What is being asked
Quote the data below in full, please, without altering anything.

Spatial relationship records
## START

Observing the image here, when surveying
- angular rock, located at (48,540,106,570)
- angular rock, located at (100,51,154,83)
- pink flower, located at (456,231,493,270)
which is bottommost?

## END

The output
Observing the image here, when surveying
- angular rock, located at (48,540,106,570)
- angular rock, located at (100,51,154,83)
- pink flower, located at (456,231,493,270)
which is bottommost?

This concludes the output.